Start of Block

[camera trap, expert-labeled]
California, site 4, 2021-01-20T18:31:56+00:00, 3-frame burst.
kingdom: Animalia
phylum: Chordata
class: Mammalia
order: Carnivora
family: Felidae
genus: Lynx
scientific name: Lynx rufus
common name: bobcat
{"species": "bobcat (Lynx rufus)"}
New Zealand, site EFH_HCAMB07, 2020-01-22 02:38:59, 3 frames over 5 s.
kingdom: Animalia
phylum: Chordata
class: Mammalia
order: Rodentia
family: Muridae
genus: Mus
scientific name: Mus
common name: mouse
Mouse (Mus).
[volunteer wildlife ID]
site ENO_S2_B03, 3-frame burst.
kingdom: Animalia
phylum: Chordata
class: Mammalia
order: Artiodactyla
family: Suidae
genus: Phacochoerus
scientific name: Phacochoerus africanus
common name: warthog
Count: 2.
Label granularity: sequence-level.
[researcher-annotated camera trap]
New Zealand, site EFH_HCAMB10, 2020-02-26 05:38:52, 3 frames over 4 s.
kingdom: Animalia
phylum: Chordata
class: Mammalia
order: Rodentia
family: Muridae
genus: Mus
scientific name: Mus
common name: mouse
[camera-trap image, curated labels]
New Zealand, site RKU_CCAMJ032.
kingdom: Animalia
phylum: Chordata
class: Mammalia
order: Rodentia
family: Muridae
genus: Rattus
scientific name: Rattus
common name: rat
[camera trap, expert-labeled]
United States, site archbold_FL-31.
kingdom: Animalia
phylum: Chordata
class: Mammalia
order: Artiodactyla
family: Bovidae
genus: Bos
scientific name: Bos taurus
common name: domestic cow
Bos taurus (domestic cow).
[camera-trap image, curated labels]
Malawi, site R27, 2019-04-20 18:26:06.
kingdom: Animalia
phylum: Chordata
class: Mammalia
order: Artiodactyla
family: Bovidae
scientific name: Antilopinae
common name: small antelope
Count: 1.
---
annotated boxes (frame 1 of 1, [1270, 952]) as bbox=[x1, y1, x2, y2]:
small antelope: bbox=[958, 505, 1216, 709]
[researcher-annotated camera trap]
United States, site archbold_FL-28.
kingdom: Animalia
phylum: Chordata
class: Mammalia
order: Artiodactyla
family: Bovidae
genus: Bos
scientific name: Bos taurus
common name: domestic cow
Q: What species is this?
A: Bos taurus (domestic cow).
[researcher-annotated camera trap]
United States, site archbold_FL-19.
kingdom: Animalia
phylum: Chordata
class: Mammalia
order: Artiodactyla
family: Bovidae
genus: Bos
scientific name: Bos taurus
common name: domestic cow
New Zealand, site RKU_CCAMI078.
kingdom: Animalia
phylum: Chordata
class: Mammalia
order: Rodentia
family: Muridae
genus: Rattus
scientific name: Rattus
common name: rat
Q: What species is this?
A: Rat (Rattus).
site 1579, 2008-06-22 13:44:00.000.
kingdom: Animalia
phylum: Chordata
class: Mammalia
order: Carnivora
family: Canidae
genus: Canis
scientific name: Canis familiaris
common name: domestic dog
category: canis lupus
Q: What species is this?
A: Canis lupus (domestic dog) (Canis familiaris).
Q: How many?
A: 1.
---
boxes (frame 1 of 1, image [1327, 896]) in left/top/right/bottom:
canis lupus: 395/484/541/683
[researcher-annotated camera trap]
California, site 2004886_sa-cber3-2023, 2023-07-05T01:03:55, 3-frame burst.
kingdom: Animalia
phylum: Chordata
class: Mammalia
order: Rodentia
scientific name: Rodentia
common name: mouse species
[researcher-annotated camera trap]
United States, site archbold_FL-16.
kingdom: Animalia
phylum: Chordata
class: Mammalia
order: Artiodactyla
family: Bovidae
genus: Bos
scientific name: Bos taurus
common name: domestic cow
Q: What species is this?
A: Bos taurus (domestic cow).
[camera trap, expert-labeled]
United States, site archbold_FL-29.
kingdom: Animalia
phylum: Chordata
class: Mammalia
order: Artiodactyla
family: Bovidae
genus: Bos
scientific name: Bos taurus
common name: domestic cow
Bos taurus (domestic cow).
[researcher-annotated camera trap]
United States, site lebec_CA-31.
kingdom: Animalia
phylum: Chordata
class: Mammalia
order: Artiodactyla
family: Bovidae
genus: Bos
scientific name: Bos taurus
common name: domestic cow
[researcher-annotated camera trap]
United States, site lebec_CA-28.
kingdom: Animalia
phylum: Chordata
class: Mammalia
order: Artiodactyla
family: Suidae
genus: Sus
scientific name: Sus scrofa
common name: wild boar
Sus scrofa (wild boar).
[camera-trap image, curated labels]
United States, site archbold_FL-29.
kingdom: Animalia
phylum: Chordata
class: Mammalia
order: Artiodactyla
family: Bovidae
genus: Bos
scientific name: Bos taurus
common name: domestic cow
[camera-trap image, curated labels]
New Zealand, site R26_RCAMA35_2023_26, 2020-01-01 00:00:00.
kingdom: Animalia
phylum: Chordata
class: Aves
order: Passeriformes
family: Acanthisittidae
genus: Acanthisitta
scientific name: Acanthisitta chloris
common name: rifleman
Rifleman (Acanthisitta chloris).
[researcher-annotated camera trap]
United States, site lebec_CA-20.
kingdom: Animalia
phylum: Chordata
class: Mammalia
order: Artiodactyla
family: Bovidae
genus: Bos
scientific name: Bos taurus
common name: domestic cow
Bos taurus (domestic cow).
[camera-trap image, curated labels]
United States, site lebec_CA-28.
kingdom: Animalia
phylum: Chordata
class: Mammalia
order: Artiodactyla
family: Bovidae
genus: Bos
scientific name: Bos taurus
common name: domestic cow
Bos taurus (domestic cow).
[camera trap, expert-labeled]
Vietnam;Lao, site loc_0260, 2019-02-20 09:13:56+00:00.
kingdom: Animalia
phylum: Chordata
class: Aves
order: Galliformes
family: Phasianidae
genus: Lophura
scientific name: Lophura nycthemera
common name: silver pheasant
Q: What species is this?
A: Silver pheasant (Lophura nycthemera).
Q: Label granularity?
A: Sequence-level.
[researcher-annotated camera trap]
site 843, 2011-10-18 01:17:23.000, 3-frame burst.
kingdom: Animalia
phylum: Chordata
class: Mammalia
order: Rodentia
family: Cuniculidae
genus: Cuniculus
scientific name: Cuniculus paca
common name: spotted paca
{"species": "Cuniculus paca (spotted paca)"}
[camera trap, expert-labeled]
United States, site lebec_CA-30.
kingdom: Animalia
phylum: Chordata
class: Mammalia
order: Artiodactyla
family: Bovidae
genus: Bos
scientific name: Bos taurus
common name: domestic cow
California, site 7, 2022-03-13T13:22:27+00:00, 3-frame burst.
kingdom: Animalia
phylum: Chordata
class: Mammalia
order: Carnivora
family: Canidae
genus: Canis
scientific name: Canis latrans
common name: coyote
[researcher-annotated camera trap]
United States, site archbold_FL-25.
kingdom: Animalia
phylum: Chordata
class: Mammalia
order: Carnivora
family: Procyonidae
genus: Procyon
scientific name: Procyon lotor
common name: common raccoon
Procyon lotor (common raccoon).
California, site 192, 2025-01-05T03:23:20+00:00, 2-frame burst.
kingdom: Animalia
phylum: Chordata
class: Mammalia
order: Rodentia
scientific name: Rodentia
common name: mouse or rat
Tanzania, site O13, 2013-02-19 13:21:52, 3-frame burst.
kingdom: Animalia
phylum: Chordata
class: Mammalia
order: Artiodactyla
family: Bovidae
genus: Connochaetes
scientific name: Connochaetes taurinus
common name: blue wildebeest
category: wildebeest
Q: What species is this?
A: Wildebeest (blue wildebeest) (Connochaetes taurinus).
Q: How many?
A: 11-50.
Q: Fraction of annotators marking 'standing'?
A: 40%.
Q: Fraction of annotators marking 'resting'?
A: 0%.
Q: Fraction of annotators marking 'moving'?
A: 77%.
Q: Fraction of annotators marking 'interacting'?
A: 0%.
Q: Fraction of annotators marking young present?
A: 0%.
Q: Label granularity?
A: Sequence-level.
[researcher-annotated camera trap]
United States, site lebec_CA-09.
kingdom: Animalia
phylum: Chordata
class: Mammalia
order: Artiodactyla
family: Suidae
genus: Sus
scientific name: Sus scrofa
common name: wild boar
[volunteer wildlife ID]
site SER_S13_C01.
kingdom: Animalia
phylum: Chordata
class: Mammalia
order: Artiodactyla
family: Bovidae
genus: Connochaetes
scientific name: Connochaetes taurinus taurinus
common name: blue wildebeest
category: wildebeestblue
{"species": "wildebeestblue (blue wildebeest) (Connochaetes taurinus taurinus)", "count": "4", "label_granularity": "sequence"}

End of Block

How many lines of the entries above include the word "burst"? Reply with the number alone.

ANSWER TO THIS EXERCISE: 7